Time for a Reset
21 February 2025
The ad industry has always been framed by different factions shouting ever louder – from the pages of the trades and conference platforms. No change there then – from the days of arguments around commission versus fees, to the ‘no longer a need for account people’ and the merits and demerits of social media this has always been a business fuelled by strong, imaginative opinions.
But where we are now feels different, certainly as far as the media agencies are concerned. Putting individual companies aside, and making the case as objectively and dispassionately as possible:
- The largest media agencies have long promoted their strategic and planning capabilities – with good reason. By so doing they have sought to position themselves as competing in the same high-margin space as the management consultancies. This ambition seems no more.

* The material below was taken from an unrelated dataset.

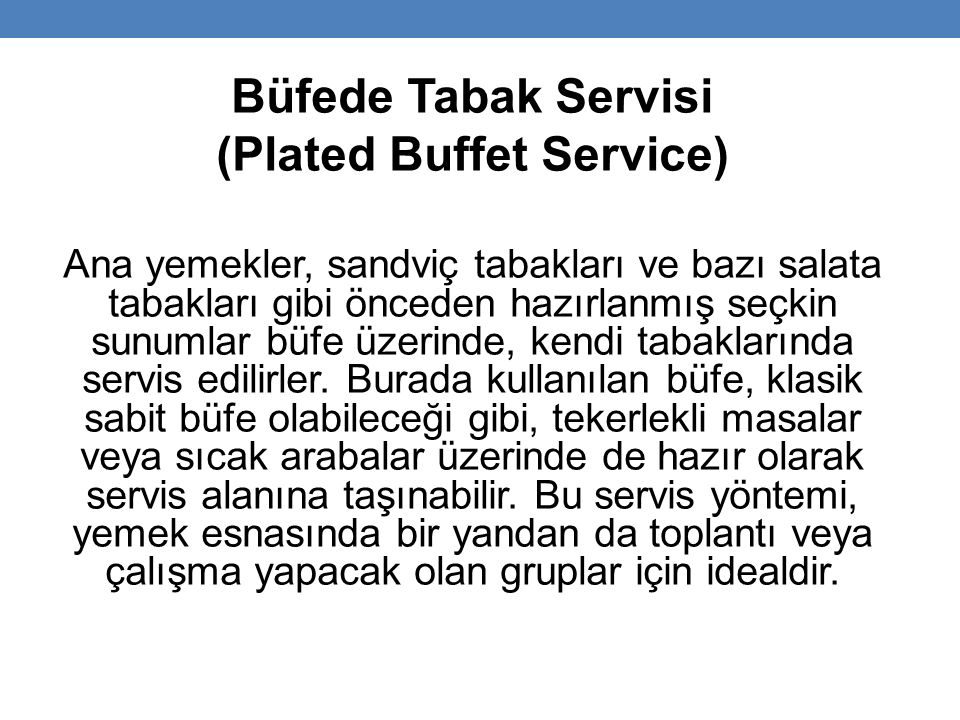 (Plated Buffet Service)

- At the same time, they’ve become in effect sales agents for the large platforms and the adtech businesses – being paid by them under all sorts of labels (including consultancy, training and in one case apparently selling space for promotional posters on the agency’s office walls).
- And they’ve developed their high-margin, low risk principal-based buying practices – seen it seems by some of their CEOs as central to the case for a giant merger.

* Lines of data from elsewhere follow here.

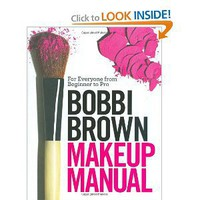 Amazon.com: Bobbi Brown Makeup Manual: For Everyone from Beginner to Pro (9780446581349): Bobbi Brown, Debra Bergsma Otte, Sally Wadyka: Books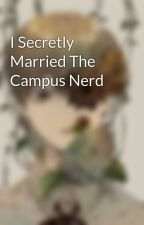 I Secretly Married The Campus Nerd by NewBestStories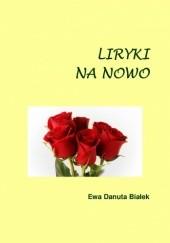 Okładka książki LIRYKI NA NOWO. Wiersze o miłości Ewa Danuta Białek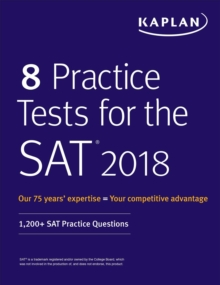 8 Practice Tests for the SAT 2018 : 1,200+ SAT Practice Questions, EPUB eBook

These are incompatible aims.
The first one relies on an investment in time and resource, the growing and nurturing of a group of skilled practitioners who are aware of and absorb the latest research and thinking around how media works and as such are of potentially great value to clients’ businesses. It relies on objectivity.
The second and third rely on putting the agency’s interests first, whilst seeking to convince clients otherwise, using the argument that what matters is buying the most basic set of media metrics at the cheapest rate, regardless of any other evidence. This ‘once in a lifetime’ offer is available only if the client foregoes any right to audit or third-party investigation.
In trying to square a circle the largest agencies have managed to lose the trust of their clients; cause embarrassment amongst some of their most skilful strategic thinkers; and I would argue bring the ad business into disrepute.
There is an irony in this obsession with short-term financials (which is what drives this – without their media arms the holdcos are deep in the mire) given all the evidence produced by many of the very same organisations on the value of long-term brand building.
It’s time to take a breath and reset.
When media agencies first emerged from the old full-service model, they were buyers. That’s what they did; that’s what they were called (still are by many clients).
Planning and strategy stayed within the creative agencies.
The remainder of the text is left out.